Of the lines listed below, return exactly those that run from the line containing "Q: What species is this?" through the line containing "A: Sequence-level.", both included.

» Input for this task
--- --- ---
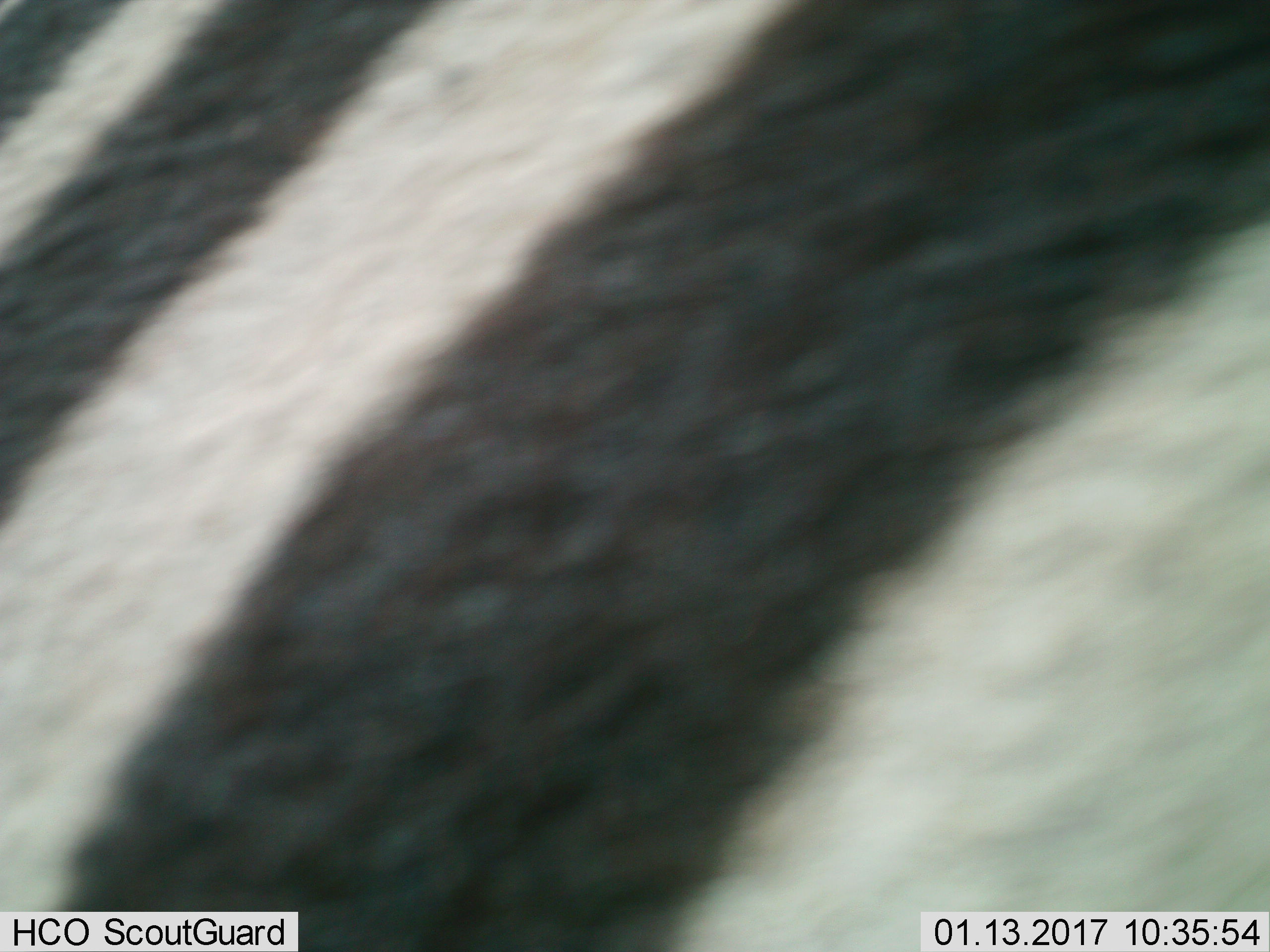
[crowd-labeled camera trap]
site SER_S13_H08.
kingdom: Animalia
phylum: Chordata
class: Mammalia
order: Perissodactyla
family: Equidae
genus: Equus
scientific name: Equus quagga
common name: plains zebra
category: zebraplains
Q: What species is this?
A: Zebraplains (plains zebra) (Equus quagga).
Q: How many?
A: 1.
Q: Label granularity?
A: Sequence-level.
--- --- ---
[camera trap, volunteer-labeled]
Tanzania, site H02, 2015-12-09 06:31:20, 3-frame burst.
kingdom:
--- --- ---
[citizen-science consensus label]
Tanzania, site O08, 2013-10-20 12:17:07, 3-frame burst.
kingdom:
--- --- ---
» Solution to this problem
Q: What species is this?
A: Zebraplains (plains zebra) (Equus quagga).
Q: How many?
A: 1.
Q: Label granularity?
A: Sequence-level.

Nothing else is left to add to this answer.